Looking ahead, the researchers plan to continue their investigations to better understand how early exposure to a substance found in cannabis alters brain development and behavior. Future studies may explore different doses, methods of administration, and additional behavioral tasks to see how these variables affect the outcomes. The scientists are also interested in uncovering the exact brain mechanisms behind these changes, including whether other parts of the brain and other signaling systems contribute to the heightened sensitivity to stimulants. This line of research is important because it provides insight into how early drug exposure might increase the risk for mental health problems later in life.
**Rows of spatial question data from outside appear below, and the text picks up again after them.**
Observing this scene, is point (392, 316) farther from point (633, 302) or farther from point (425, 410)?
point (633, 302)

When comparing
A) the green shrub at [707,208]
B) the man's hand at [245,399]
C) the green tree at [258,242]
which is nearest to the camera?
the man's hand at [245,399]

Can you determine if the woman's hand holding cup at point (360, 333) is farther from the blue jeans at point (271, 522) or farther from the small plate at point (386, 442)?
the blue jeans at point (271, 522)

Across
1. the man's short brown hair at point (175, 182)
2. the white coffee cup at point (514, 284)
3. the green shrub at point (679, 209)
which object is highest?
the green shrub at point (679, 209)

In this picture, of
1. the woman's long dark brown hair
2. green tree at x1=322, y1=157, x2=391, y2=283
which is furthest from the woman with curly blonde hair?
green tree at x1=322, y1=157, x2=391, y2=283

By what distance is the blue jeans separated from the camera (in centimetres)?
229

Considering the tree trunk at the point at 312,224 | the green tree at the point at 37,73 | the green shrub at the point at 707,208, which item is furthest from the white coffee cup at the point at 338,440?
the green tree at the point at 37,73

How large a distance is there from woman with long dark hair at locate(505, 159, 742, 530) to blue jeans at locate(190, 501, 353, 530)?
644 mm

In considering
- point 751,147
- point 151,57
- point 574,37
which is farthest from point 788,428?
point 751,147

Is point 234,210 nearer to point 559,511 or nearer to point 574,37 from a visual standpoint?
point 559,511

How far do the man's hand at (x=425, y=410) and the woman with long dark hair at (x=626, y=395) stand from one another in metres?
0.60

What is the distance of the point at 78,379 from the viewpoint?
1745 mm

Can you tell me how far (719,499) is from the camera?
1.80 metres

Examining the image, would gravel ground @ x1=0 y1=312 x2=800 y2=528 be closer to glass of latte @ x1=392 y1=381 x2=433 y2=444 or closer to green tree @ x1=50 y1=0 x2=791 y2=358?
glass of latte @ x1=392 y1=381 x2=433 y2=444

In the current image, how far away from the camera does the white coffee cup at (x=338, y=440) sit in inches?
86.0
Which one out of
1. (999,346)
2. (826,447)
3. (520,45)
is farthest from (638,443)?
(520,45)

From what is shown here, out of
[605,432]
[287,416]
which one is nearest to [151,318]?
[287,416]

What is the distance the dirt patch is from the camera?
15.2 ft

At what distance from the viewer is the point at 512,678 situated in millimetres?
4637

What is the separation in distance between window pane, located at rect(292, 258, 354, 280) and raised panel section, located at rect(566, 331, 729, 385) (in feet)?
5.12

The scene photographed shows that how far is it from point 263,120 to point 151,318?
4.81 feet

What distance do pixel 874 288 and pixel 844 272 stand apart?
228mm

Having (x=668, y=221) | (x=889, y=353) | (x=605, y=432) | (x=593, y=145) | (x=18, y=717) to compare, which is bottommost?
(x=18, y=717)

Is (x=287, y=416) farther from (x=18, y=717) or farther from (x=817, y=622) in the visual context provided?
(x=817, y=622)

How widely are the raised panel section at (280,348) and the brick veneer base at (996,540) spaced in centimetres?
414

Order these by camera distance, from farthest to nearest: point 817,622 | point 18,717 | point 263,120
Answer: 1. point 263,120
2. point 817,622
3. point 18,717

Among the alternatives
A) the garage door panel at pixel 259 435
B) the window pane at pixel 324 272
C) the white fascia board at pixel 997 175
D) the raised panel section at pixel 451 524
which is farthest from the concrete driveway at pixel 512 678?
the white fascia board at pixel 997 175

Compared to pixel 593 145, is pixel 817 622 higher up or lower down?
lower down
“We are continuing to study the mechanisms by which adolescent THC exposure alters neurodevelopment, leading to long-lasting changes in the brain and behavior. This basic science, but translationally-oriented work is funded by an ongoing grant from the NIH. Such basic science research sets the stage for understanding how risky behaviors like youthful drug use can lead to psychiatric disorders like addiction and depression, and for developing altogether new clinical approaches for preventing and treating psychiatric disease.”
“This project took PhD student Maricela Martinez over 3 years to complete, and would not have happened without her hard work, troubleshooting, and persistence. We also thank our international collaborator Stan Floresco, who contributed invaluable input on the planning of the project, and interpretation of the data.”
The study, “Adolescent THC impacts on mPFC dopamine-mediated cognitive processes in male and female rats,” was authored by Maricela X. Martinez, Vanessa Alizo Vera, Christina M. Ruiz, Stan B. Floresco, and Stephen V. Mahler.